The joy of not knowing beforehand what one will eat that day. The elation that comes
with surprise. And practice in improvisation. Nothing is fixed, except the amount for daily
marketing, which one matches with what is available. If one is skillful, one has delicious
meals. Little children are taken to the market to learn early the improvisation know how,
often mistakenly thought to be a genetically-endowed talent.
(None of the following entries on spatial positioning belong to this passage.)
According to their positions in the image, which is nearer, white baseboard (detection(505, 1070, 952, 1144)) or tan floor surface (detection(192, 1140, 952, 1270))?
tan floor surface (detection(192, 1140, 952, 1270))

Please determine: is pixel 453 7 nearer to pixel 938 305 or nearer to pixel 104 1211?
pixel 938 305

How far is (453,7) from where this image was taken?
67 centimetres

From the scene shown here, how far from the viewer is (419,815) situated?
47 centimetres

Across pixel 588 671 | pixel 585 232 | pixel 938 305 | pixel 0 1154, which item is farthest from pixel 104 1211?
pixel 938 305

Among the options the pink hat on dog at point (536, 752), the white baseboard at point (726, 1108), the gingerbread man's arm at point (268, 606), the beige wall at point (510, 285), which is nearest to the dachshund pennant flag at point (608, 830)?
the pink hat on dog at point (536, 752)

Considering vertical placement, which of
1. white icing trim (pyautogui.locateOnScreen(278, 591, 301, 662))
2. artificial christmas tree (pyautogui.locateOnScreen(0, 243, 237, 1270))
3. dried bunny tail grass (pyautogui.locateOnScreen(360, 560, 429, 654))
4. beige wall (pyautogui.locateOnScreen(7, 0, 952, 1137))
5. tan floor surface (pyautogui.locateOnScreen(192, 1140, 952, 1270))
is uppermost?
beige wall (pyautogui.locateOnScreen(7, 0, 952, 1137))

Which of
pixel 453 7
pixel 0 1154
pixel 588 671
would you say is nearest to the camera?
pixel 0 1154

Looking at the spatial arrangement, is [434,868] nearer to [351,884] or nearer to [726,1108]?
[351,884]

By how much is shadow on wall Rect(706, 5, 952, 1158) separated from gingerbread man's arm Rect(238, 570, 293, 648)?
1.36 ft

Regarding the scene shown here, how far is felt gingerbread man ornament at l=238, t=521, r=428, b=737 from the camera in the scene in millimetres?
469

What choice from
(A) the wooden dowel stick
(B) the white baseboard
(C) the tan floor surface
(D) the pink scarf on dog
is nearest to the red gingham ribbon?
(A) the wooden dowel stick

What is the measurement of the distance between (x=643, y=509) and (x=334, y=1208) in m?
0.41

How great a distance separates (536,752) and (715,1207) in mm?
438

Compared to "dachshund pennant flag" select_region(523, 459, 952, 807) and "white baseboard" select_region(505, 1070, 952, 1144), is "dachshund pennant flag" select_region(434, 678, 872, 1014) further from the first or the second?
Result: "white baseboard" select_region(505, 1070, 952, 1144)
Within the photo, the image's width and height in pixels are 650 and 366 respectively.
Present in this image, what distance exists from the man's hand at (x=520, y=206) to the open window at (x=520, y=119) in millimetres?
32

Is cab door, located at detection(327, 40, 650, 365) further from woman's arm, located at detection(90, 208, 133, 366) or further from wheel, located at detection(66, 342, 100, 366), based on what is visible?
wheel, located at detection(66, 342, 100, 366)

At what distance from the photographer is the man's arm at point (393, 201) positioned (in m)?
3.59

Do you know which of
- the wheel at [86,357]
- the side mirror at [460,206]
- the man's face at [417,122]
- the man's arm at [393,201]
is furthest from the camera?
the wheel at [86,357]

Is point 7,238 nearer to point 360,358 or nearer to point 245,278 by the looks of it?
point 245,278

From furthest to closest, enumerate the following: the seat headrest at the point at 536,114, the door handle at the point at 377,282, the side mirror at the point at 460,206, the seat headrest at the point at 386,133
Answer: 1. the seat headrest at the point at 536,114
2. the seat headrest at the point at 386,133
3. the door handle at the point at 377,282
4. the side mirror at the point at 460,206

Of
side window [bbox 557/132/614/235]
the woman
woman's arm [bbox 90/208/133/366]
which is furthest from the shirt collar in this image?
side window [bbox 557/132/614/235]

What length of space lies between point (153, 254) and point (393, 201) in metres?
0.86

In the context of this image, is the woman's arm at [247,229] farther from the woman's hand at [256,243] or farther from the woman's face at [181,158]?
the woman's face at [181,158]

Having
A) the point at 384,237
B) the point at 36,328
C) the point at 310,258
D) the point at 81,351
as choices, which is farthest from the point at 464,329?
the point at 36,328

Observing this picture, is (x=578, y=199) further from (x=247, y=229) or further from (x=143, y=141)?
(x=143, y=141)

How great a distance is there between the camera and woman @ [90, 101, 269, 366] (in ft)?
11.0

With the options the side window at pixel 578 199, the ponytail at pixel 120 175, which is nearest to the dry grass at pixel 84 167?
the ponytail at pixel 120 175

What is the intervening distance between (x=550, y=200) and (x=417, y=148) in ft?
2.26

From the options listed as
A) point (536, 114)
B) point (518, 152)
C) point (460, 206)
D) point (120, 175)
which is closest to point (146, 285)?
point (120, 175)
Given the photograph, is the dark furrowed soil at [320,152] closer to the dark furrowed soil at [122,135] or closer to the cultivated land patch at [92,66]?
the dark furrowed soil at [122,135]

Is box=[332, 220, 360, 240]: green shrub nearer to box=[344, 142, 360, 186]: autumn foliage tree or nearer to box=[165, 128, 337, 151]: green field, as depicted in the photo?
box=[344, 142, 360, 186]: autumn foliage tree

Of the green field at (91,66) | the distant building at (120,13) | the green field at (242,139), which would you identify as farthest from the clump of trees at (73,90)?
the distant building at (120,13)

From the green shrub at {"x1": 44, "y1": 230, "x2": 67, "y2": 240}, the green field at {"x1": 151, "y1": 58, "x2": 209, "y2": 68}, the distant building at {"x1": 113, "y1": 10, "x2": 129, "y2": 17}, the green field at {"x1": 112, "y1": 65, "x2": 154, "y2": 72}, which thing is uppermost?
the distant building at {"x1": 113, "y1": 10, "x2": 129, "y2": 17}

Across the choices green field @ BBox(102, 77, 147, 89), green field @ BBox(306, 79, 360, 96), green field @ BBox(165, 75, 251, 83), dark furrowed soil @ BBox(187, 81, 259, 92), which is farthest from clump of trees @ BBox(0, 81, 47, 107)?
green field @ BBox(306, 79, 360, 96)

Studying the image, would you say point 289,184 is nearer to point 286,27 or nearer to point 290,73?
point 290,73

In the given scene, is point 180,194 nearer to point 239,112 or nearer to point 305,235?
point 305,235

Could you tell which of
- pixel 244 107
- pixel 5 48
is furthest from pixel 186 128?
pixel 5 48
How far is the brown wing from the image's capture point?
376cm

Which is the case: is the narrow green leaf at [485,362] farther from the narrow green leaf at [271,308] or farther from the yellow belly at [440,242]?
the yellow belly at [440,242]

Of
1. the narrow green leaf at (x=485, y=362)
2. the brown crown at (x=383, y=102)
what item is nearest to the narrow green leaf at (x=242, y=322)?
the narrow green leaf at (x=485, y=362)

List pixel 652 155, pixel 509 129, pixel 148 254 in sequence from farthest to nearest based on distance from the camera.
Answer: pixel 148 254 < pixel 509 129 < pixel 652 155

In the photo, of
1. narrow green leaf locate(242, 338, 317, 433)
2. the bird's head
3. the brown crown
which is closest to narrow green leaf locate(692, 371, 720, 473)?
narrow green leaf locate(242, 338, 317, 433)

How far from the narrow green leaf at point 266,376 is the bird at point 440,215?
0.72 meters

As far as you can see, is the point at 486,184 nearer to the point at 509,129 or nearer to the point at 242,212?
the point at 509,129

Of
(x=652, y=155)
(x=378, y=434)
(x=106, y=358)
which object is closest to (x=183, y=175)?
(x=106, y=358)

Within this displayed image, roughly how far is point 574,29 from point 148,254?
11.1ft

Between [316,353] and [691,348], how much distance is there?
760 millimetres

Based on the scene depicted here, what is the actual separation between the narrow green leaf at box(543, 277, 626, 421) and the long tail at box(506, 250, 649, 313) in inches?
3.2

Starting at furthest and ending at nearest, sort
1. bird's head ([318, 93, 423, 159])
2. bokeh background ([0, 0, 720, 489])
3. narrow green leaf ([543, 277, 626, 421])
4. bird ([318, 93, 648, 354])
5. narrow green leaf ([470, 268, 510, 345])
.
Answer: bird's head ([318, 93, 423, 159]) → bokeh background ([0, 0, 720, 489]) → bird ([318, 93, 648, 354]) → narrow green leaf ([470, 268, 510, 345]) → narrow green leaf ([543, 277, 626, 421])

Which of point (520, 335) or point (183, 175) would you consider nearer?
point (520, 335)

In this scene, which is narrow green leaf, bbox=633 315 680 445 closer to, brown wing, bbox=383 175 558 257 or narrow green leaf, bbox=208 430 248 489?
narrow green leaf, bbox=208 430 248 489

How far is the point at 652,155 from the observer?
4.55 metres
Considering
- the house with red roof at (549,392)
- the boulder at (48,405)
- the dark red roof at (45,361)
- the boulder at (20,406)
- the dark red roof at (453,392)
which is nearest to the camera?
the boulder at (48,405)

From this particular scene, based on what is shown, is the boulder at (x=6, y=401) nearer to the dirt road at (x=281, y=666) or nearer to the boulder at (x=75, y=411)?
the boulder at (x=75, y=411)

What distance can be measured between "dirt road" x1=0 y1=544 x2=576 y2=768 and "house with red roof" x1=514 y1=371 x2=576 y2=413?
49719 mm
            Where is the joy in having a set menu for the entire week? It may be efficient,
but it is joyless. Seldom do we encounter surprise in our quotidian lives; that is why we
feel that we are trudging. Chores become drudgery when they no longer contain small
surprises. To think big is to make a grocery list for the week and fill up the refrigerator
with many goodies. Certainly once-a-week grocery shopping consumes less time than
does daily shopping.

            But what is “saved” time spent for? To earn more money so one can purchase
more goodies– to be kept cold in a second refrigerator. Our lives are sad and empty
because we are not like that ‘saved’ time. Time is not to be saved, for essentially there
is no way of keeping it. There are no deposits for time.